NH Governor Chris Sununu is back on the campaign trail. How do we know? The braggadocio machine is turned on, and cranked up to high volume.
In a newly published interview with CNBC we see a familiar theme:
“We’re booming,” New Hampshire Gov. Chris Sununu told CNBC.
New Hampshire’s real estate is selling quickly, Sununu said, adding that he’s getting frequent calls from companies looking to relocate to the “Live Free or Die” state.
Where have we heard this before?
NHPR April 2017:
Governor Chris Sununu says he’s more than made good on a key campaign promise: That he’d personally meet with 100 out-of-state businesses in 100 days.
Sununu says his outreach is symbolic of his administration’s commitment to economic development, but the Governor couldn’t say any companies would relocate here, and wouldn’t share the names of any companies he met with.
NHPR 2018 in an interview asked about businesses moving to NH:
"Yeah, we've seen businesses come in. I sat with a woman from a small company in Arizona. I sat with a gentleman with a small company just outside of Montreal. He's in Berlin now, she's over in Portsmouth. We have had large companies come in. We talked to businesses in Massachusetts all the time that are trying to, again, create more opportunity and flexibility for themselves and their workers. They're coming up here. We have had businesses that were thinking one time of leaving, expanding elsewhere, like Hitchiner or BAE. They're now here and they're investing millions of dollars right here in New Hampshire. Lonza is a great example of an international company that decided, with the Trump tax cuts, they were going to make a very large investment in one of their facilities around the world. They chose Portsmouth."
A closer look at that heaping helping of word salad reveals that he can name ONE company that moved to NH, and vaguely allude to two others.
NHPR 2019
Gov. Chris Sununu paid a whirlwind visit to New York City this week.
There were interviews on CNBC’s Squawk Box, a sit-down on David Webb's SIRUS XM show, and multiple Fox News appearances.

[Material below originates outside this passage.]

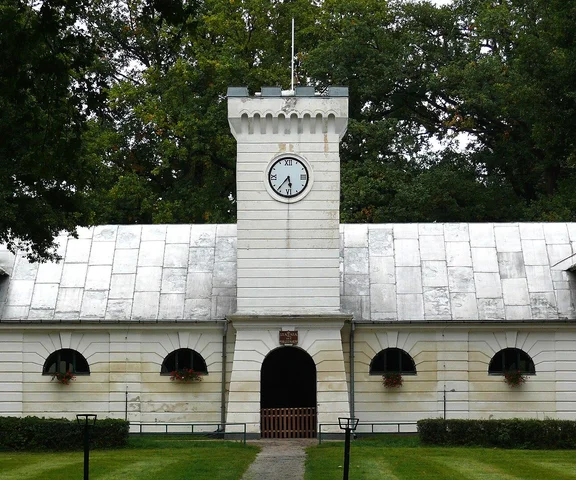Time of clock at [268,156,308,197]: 5:36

Sununu's remarks were a blend of braggadocio ("I could fix Connecticut in about 20 minutes") and policy talk ("I don't have a sales tax, I don't have an income tax"), laced with a steady supply of #603pride.

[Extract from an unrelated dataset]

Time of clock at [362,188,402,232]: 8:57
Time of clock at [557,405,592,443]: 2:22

"The businesses coming out of New York and Connecticut and up to New Hampshire, it’s phenomenal," he said on Squawk Box. “So, yeah, I come and poach businesses all the time.”

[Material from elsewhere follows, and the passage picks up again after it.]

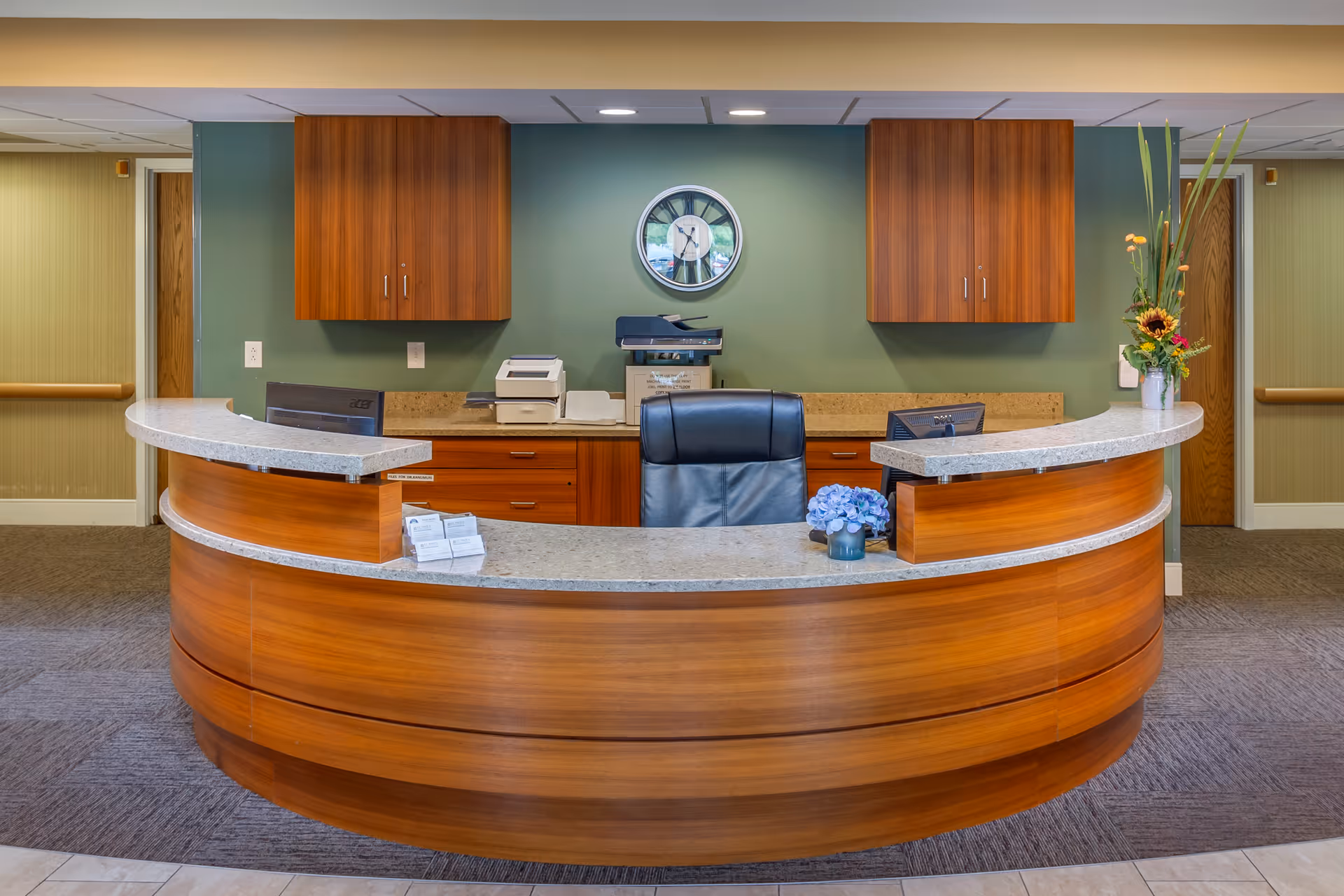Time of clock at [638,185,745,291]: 10:34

Confirming those boasts, however, is difficult.
Citing confidentiality, Sununu's office declined to identify a single business he had "poached" from New York or Connecticut, or any other state."
Confidentiality is code for "it's never happened."
Getting back to CNBC
"The Republican governor said New York, Massachusetts and other high-tax states are “pickpocketing” New Hampshire residents by taxing out-of-state employees who are no longer commuting into their states to work."
If NH is "booming" and all these companies are moving to the state, why are so many NH residents commuting to other states to work? Why don't reporters ever ask him that question?
1 comment:
I get that a governor has to sell the state, but we all know this is way beyond such a duty. It's aggrandisement meant to puff him up and sell his facade to the electorate.
Wish I had confidence that voters look for something more substantive than 'he's friendly'. Those of us who have been around things where he pretends to value them and what they contribute know better.
He'd do well in a PR position. As governor, not so much.